What he’d like to forget: His nine-minute plus victory in the 2006 Giro is almost laughable in the context of having the Puerto scandal erupt in Spain mid-race. Basso later took a very Clintonian excuse when he finally fessed up for working with Dr. Eufemiano Fuentes, saying he only intended to blood dope during the 2006 Giro.

Heir apparent: Italy has already found it. Vincenzo Nibali did what Basso never could, winning the yellow jersey for Italy’s first Tour winner since 1998. Fabio Aru, winner of this year’s Vuelta a España, is also poised for bigger and better things.

Alessandro Petacchi, 41, Southeast
Italy’s “gentleman sprinter” was once one of the most prodigious fastmen in the bunch. During his prolific career, he won 22 stages in the Giro d’Italia, 20 in the Vuelta, and eight in the Tour. Victories in Milano-Sanremo, Scheldeprijs, and Paris-Tours confirmed his classics skills. The only blight was missing out on a chance for the 2005 world title in Madrid.

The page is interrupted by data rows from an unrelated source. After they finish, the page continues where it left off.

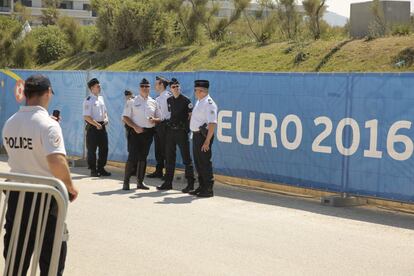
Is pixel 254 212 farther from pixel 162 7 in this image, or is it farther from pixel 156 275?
pixel 162 7

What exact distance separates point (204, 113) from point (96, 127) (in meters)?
3.26

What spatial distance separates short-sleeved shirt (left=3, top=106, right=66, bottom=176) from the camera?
4.68m

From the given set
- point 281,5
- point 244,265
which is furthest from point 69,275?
point 281,5

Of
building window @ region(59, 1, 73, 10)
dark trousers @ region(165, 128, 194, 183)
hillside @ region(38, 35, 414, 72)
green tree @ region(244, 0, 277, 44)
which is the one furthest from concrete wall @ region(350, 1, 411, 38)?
building window @ region(59, 1, 73, 10)

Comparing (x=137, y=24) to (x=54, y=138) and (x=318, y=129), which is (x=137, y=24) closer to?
(x=318, y=129)

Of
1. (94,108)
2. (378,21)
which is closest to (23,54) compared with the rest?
(378,21)

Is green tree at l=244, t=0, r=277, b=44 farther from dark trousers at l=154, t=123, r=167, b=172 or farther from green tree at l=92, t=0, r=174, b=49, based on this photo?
dark trousers at l=154, t=123, r=167, b=172

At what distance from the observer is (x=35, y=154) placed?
15.5 ft

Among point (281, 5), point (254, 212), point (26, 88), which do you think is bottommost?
point (254, 212)

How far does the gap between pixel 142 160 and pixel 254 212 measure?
2551 millimetres

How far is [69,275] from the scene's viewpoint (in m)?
6.16

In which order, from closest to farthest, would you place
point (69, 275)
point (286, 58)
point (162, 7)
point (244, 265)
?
1. point (69, 275)
2. point (244, 265)
3. point (286, 58)
4. point (162, 7)

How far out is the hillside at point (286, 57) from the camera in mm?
17844

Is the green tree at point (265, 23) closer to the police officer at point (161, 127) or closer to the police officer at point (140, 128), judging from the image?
the police officer at point (161, 127)
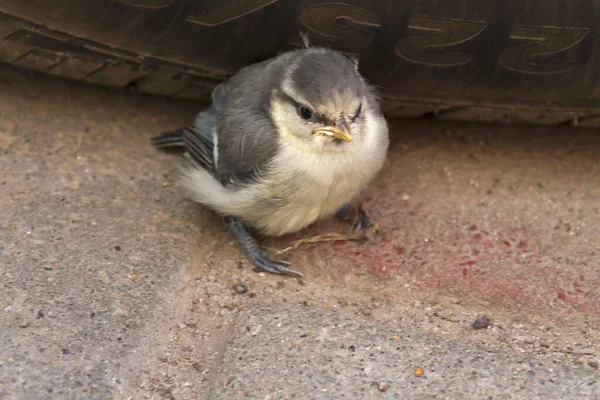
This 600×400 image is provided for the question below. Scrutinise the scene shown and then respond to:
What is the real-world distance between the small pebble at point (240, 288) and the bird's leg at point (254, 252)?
0.14 meters

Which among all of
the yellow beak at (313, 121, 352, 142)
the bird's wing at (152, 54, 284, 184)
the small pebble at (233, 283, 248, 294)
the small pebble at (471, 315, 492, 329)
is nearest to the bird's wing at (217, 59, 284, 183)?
the bird's wing at (152, 54, 284, 184)

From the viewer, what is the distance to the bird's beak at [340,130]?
2.93 meters

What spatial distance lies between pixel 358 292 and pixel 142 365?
87cm

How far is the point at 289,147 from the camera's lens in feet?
9.99

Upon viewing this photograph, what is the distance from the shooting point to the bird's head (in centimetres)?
292

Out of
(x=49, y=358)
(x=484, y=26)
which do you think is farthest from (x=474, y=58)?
(x=49, y=358)

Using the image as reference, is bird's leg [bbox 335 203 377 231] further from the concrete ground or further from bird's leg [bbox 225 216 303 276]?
bird's leg [bbox 225 216 303 276]

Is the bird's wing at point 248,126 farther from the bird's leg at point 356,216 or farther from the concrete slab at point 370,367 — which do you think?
the concrete slab at point 370,367

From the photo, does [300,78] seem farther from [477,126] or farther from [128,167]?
[477,126]

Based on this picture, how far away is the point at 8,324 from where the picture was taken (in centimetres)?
251

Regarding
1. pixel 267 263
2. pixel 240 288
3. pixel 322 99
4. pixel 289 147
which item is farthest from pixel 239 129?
pixel 240 288

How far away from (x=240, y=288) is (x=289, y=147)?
58 cm

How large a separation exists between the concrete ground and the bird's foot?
0.17 feet

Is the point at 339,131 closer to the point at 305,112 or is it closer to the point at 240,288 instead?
the point at 305,112
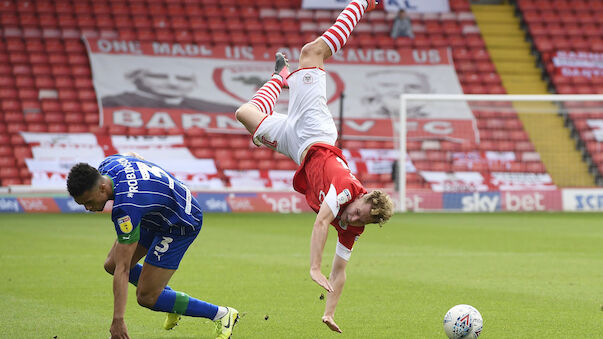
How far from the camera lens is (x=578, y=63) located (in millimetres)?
29062

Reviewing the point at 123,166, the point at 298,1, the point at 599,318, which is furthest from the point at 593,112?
the point at 123,166

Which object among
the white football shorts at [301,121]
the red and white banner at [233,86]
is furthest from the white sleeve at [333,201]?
the red and white banner at [233,86]

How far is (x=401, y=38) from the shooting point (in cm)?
2878

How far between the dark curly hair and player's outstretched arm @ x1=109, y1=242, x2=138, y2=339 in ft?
1.52

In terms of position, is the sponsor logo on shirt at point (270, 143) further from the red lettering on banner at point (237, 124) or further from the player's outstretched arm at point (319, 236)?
the red lettering on banner at point (237, 124)

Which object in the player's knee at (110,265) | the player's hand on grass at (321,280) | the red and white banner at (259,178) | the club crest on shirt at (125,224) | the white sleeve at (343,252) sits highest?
the red and white banner at (259,178)

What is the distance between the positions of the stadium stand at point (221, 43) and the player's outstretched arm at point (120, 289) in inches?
705

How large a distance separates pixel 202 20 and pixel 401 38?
6526 millimetres

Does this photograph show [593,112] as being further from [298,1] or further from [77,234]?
[77,234]

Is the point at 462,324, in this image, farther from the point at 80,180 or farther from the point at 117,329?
the point at 80,180

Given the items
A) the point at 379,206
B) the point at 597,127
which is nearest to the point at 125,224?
the point at 379,206

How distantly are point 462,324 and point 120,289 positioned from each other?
8.54 ft

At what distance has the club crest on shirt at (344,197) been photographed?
640cm

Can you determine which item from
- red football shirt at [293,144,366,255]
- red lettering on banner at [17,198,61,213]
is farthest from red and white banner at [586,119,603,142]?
red football shirt at [293,144,366,255]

Best moment: His 2005 win down the Via was sublime in the Italian sense of drama and ecstasy in victory, but he was unrivaled in the sprints the season before, winning a record nine stages in the Giro and four more in the Vuelta.

What he’d like to forget: A controversial ban for high levels of salbutamol took the wind out of his sails in 2008. Later in his career, he butted heads with Mark Cavendish that led to some ill-tempered spats.

Heir apparent: Italy is still looking for its next great sprinter to continue its long tradition of fast men in the bunch.